• **Your objective**
The answer should be an exact repeat of the stretch of material below from the line containing "common name: old-world mice and rats" through the line containing "United States, site lebec_CA-24.".
[Supplied records]
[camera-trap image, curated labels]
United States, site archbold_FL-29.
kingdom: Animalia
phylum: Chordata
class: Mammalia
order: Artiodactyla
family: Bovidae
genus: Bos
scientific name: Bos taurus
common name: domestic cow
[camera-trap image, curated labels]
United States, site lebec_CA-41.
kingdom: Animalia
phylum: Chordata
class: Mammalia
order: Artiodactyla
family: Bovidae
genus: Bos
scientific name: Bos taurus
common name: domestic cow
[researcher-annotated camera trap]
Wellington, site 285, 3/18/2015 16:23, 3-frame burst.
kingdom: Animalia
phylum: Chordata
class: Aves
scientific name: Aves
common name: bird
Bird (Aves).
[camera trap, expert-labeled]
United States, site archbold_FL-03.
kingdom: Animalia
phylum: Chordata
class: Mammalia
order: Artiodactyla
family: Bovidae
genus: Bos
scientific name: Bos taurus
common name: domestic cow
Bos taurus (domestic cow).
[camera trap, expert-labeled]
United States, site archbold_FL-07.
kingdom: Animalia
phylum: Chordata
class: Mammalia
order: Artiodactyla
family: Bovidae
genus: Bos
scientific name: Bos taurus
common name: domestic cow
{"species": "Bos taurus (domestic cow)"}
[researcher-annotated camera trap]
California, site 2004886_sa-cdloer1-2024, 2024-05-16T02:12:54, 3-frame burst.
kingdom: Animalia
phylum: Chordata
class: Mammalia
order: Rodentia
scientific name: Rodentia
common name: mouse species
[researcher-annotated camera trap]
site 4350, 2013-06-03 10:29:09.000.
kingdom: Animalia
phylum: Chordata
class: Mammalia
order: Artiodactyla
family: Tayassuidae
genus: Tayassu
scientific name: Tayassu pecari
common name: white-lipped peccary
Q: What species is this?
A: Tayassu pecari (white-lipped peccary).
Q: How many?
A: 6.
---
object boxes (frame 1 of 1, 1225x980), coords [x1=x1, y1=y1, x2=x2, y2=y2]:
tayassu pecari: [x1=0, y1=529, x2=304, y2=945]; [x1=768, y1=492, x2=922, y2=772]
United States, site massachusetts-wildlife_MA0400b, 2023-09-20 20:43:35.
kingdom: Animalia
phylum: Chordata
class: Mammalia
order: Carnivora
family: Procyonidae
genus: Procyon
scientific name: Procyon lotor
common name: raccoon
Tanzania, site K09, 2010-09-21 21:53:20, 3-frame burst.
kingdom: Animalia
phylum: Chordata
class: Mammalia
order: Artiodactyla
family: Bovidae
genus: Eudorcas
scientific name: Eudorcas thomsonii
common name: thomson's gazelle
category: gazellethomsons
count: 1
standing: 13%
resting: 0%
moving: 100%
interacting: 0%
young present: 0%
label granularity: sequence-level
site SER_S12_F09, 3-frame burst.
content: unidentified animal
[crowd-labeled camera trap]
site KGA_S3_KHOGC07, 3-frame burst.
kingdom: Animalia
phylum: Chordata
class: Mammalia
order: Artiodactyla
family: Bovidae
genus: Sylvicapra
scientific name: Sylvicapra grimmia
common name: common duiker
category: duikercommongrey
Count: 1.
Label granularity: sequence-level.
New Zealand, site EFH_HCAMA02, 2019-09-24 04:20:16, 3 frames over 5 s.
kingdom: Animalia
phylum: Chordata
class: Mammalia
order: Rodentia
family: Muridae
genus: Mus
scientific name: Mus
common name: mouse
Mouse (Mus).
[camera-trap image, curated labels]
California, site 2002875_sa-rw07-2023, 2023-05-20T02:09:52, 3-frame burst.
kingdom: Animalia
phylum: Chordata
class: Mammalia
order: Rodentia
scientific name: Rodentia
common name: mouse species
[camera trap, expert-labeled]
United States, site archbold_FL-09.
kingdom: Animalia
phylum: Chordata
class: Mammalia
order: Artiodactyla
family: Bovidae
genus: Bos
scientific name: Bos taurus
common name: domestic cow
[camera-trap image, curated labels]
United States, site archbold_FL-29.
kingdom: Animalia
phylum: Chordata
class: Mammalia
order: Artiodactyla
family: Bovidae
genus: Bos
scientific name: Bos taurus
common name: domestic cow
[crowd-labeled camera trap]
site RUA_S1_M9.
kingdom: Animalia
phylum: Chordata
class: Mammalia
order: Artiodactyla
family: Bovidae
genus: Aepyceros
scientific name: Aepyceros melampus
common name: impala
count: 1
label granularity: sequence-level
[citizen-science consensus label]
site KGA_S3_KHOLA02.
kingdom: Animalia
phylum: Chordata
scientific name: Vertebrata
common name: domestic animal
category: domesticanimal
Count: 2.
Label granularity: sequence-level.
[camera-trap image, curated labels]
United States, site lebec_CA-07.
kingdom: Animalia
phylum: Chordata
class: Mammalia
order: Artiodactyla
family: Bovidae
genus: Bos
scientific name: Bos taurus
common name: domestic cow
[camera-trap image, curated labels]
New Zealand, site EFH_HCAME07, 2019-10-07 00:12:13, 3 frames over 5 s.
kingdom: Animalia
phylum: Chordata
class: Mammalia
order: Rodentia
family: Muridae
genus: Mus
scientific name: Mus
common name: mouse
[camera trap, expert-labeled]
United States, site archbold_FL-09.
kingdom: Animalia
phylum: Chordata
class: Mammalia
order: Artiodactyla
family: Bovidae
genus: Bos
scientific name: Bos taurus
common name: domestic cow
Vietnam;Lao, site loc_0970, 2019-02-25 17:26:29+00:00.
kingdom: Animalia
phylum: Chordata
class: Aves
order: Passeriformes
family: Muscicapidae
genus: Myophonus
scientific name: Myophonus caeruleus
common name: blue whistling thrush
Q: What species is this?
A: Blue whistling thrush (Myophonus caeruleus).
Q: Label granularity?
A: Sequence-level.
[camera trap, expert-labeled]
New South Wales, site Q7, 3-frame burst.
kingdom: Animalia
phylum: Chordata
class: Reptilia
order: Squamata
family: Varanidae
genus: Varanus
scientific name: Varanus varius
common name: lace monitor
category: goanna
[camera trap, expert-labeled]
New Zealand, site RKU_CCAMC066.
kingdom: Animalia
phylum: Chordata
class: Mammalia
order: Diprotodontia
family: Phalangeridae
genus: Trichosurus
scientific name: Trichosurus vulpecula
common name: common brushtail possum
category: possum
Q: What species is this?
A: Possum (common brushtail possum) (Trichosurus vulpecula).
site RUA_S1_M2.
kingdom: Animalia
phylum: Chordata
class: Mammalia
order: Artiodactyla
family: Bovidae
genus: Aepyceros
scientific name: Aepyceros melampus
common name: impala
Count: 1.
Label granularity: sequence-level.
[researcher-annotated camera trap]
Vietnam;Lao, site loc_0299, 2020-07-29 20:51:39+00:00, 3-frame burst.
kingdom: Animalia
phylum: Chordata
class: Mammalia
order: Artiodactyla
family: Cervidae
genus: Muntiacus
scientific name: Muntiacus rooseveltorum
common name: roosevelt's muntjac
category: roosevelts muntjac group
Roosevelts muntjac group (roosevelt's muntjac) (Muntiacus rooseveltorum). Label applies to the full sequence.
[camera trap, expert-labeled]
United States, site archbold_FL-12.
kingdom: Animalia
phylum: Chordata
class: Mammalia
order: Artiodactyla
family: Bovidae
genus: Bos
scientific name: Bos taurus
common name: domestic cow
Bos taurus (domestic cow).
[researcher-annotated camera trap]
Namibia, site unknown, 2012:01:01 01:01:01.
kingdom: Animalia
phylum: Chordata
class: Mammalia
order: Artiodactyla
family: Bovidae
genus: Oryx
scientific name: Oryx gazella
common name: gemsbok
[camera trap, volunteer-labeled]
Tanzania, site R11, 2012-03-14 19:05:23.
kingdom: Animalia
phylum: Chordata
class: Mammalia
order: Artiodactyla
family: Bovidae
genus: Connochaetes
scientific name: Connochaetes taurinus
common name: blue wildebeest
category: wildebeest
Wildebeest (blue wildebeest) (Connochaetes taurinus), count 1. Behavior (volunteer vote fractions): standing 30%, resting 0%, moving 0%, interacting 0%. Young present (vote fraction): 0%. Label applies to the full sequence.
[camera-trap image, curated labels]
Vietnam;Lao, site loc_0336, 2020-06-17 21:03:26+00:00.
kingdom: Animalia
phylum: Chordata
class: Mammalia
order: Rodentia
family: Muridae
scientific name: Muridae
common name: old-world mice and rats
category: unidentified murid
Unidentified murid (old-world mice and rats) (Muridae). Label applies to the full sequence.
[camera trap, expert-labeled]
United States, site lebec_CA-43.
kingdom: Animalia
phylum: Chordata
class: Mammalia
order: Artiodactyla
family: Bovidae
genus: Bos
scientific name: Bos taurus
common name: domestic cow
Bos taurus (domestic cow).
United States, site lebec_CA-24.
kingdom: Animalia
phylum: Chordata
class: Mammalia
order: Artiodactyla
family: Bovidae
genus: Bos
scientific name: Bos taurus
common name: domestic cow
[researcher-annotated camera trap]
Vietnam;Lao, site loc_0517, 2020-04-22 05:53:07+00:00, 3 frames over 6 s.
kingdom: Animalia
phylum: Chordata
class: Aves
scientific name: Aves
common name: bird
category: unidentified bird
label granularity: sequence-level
[/Supplied records]
• **Solution below**
common name: old-world mice and rats
category: unidentified murid
Unidentified murid (old-world mice and rats) (Muridae). Label applies to the full sequence.
[camera trap, expert-labeled]
United States, site lebec_CA-43.
kingdom: Animalia
phylum: Chordata
class: Mammalia
order: Artiodactyla
family: Bovidae
genus: Bos
scientific name: Bos taurus
common name: domestic cow
Bos taurus (domestic cow).
United States, site lebec_CA-24.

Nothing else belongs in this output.